SET PROBLEM: Identify the line that contains "How much distance is" in the material. Output it and every line after it, unchanged, through the end.

::: DATASET ENTRIES :::

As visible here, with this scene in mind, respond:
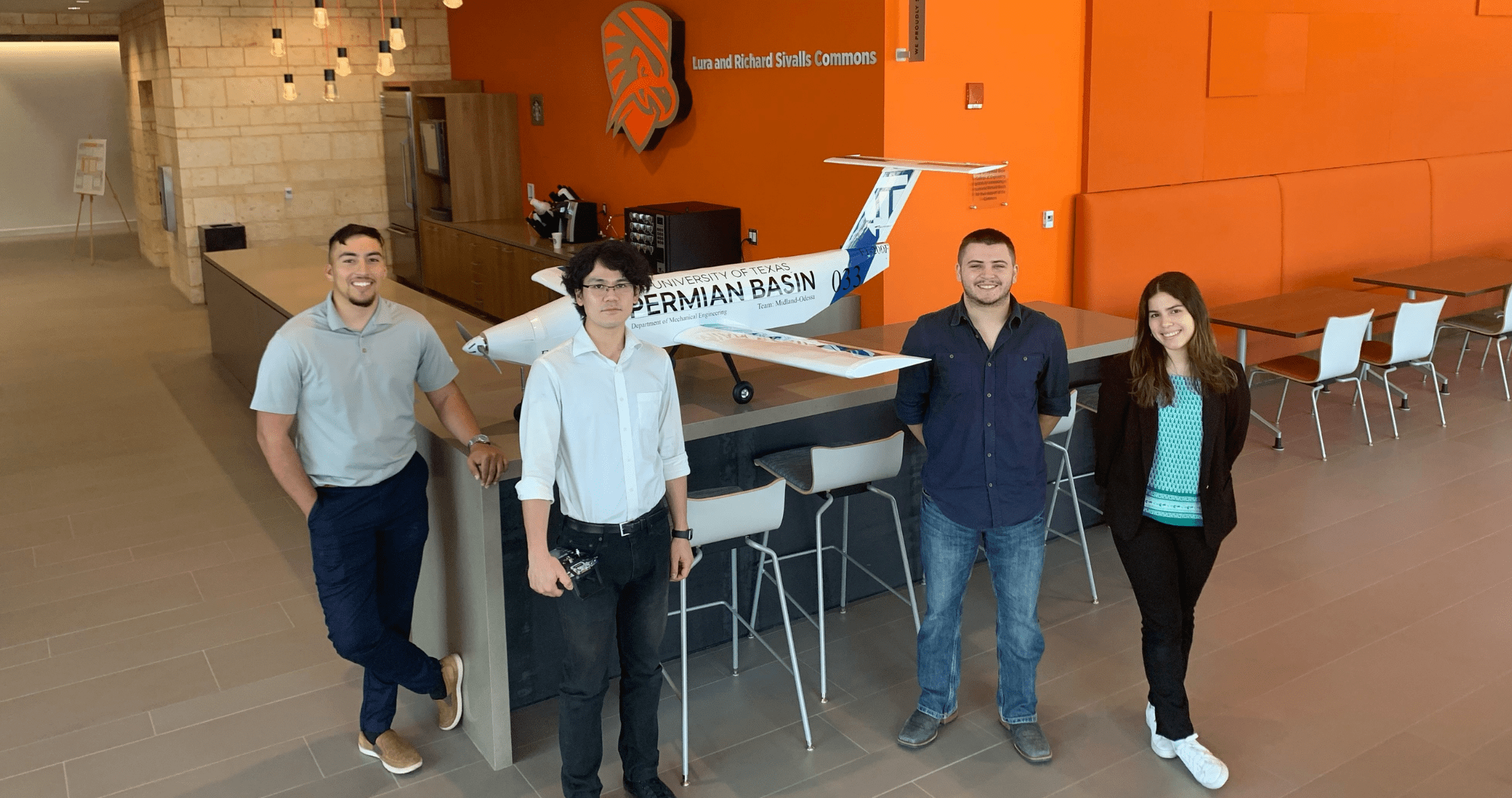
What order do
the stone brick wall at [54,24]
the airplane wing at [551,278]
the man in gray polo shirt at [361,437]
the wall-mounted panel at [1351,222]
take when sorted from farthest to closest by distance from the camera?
1. the stone brick wall at [54,24]
2. the wall-mounted panel at [1351,222]
3. the airplane wing at [551,278]
4. the man in gray polo shirt at [361,437]

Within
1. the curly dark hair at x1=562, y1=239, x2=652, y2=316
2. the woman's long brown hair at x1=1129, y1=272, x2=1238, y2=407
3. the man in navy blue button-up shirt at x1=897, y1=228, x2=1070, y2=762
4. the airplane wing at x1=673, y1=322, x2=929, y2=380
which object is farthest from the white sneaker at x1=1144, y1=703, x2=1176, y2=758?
the curly dark hair at x1=562, y1=239, x2=652, y2=316

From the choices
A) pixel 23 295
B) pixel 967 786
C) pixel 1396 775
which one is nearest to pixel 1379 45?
pixel 1396 775

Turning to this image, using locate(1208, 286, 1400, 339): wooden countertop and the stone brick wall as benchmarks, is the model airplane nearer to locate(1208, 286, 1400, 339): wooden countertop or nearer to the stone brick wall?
locate(1208, 286, 1400, 339): wooden countertop

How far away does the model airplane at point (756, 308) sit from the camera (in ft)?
11.2

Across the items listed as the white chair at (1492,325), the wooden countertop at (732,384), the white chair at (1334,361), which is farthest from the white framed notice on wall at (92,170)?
the white chair at (1492,325)

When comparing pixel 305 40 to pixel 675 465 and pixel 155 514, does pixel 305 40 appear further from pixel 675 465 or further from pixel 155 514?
pixel 675 465

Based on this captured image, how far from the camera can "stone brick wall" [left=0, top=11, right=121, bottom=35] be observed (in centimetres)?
1346

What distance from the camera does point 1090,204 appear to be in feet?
20.6

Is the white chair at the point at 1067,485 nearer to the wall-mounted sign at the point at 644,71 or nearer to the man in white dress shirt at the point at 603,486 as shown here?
the man in white dress shirt at the point at 603,486

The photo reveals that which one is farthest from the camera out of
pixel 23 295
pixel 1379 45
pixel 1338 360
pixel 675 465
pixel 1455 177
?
pixel 23 295

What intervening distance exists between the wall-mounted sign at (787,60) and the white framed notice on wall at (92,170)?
34.1ft

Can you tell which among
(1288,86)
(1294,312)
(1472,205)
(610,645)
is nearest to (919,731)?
(610,645)

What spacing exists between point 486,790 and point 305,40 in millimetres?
8845

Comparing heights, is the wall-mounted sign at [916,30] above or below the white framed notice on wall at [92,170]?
above
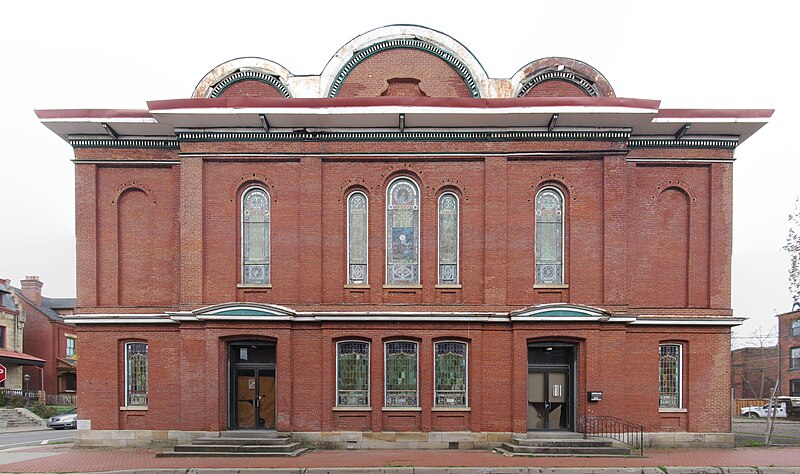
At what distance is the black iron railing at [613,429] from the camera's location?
1625cm

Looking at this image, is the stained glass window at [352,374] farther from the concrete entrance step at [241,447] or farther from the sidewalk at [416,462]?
the concrete entrance step at [241,447]

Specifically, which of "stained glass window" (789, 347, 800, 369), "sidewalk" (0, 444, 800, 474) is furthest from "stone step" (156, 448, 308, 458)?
"stained glass window" (789, 347, 800, 369)

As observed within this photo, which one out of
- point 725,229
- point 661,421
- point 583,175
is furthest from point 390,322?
point 725,229

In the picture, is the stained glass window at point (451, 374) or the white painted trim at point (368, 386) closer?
the white painted trim at point (368, 386)

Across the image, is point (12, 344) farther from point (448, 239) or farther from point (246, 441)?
point (448, 239)

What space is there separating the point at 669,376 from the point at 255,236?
42.2 feet

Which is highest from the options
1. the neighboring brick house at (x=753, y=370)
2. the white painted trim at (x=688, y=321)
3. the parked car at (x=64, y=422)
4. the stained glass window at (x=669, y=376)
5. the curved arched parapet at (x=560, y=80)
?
the curved arched parapet at (x=560, y=80)

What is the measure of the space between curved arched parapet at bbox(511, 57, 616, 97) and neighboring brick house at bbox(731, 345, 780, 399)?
4257 centimetres

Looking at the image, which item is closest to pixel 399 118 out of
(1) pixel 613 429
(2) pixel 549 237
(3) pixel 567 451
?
(2) pixel 549 237

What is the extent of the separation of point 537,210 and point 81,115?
43.9 ft

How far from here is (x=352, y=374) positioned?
55.2 feet

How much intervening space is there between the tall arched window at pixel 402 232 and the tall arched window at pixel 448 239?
2.31ft

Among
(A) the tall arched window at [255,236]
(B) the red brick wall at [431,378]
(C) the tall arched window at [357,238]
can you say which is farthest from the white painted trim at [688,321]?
(A) the tall arched window at [255,236]

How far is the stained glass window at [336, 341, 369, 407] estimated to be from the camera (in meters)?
16.7
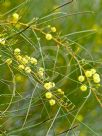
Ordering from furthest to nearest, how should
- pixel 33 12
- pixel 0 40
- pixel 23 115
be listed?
pixel 33 12, pixel 23 115, pixel 0 40

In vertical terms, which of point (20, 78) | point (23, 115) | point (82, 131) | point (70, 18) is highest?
point (70, 18)

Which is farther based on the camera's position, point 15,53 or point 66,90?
point 66,90

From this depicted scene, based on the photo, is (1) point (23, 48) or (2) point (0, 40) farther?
(1) point (23, 48)

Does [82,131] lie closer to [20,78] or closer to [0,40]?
[20,78]

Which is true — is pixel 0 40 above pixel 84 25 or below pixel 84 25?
below

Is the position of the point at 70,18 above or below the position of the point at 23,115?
above

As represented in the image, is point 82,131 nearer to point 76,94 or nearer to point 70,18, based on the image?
point 76,94

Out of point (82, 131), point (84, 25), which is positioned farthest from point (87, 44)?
point (82, 131)

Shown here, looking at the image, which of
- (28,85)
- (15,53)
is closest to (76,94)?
(28,85)

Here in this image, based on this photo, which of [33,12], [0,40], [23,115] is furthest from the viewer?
[33,12]
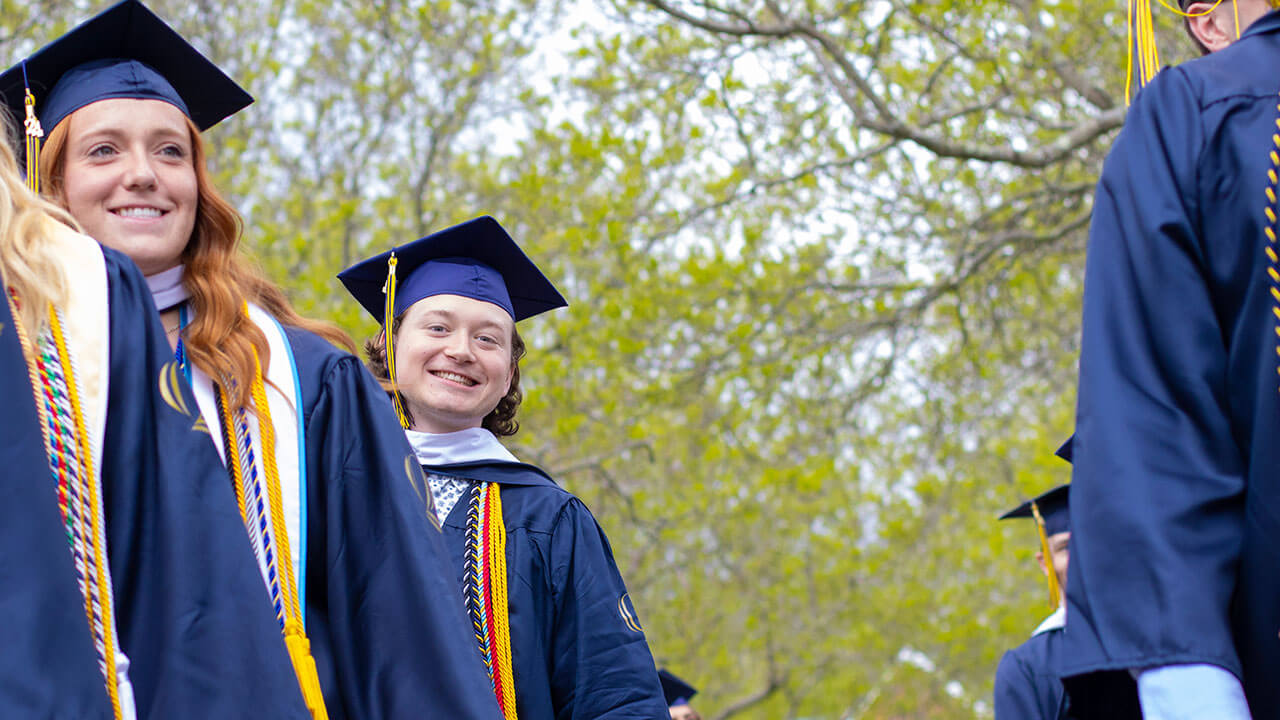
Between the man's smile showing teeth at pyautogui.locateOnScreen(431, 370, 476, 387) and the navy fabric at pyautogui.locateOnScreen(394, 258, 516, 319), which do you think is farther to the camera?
the navy fabric at pyautogui.locateOnScreen(394, 258, 516, 319)

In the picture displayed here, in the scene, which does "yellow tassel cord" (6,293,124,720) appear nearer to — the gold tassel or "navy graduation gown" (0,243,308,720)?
"navy graduation gown" (0,243,308,720)

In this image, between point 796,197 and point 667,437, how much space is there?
2.12m

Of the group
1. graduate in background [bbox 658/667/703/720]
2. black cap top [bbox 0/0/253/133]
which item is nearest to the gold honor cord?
black cap top [bbox 0/0/253/133]

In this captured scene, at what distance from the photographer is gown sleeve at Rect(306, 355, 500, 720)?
1.98 meters

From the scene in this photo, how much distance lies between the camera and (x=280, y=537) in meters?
1.98

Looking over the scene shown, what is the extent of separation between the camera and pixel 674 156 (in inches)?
354

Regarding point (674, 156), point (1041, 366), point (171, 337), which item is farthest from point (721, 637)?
point (171, 337)

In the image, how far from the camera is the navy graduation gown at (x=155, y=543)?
4.64 feet

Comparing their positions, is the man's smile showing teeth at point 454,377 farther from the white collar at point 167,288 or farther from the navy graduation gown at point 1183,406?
the navy graduation gown at point 1183,406

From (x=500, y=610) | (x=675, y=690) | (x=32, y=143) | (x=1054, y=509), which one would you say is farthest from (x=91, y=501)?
(x=1054, y=509)

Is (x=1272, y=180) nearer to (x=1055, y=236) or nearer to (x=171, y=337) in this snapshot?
(x=171, y=337)

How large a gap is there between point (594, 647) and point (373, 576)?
37.4 inches

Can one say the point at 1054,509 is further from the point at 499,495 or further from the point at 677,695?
the point at 499,495

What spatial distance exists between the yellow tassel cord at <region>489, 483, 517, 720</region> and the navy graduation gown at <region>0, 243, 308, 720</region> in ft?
3.79
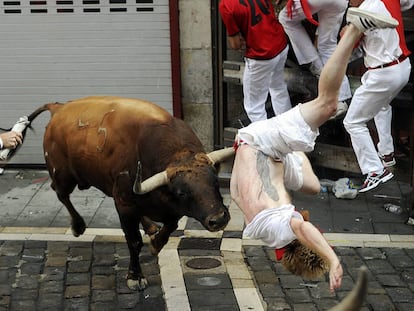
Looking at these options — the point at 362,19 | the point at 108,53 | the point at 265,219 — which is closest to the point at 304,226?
the point at 265,219

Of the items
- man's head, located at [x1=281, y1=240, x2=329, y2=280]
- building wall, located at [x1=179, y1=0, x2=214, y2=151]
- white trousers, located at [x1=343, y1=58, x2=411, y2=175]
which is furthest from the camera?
building wall, located at [x1=179, y1=0, x2=214, y2=151]

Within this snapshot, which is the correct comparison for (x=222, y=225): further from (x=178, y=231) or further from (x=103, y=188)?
(x=178, y=231)

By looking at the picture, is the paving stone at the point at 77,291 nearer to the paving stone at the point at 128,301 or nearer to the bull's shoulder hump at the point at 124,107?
the paving stone at the point at 128,301

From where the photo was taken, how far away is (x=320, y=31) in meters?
8.48

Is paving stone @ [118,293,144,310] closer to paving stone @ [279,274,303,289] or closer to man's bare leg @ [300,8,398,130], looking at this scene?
paving stone @ [279,274,303,289]

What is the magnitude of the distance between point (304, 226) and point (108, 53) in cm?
596

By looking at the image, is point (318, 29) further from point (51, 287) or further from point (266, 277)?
point (51, 287)

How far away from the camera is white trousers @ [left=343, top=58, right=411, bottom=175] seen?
7.90m

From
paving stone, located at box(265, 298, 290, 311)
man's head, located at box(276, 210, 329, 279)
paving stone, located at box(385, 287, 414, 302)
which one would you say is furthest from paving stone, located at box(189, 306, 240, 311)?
man's head, located at box(276, 210, 329, 279)

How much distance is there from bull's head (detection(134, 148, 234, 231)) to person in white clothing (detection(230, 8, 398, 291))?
0.82m

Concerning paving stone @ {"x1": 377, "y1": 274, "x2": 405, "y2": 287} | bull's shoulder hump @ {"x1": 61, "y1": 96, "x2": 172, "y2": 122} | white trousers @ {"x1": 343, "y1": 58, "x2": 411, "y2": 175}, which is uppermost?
bull's shoulder hump @ {"x1": 61, "y1": 96, "x2": 172, "y2": 122}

:::

RESPONSE FOR THIS EXERCISE:
How much distance is there from bull's head (detection(134, 148, 234, 231)) to person in white clothing (detection(230, 8, 398, 291))?
0.82m

Concerning paving stone @ {"x1": 377, "y1": 274, "x2": 405, "y2": 287} | bull's shoulder hump @ {"x1": 61, "y1": 96, "x2": 172, "y2": 122} | white trousers @ {"x1": 343, "y1": 58, "x2": 411, "y2": 175}, which is uppermost?
bull's shoulder hump @ {"x1": 61, "y1": 96, "x2": 172, "y2": 122}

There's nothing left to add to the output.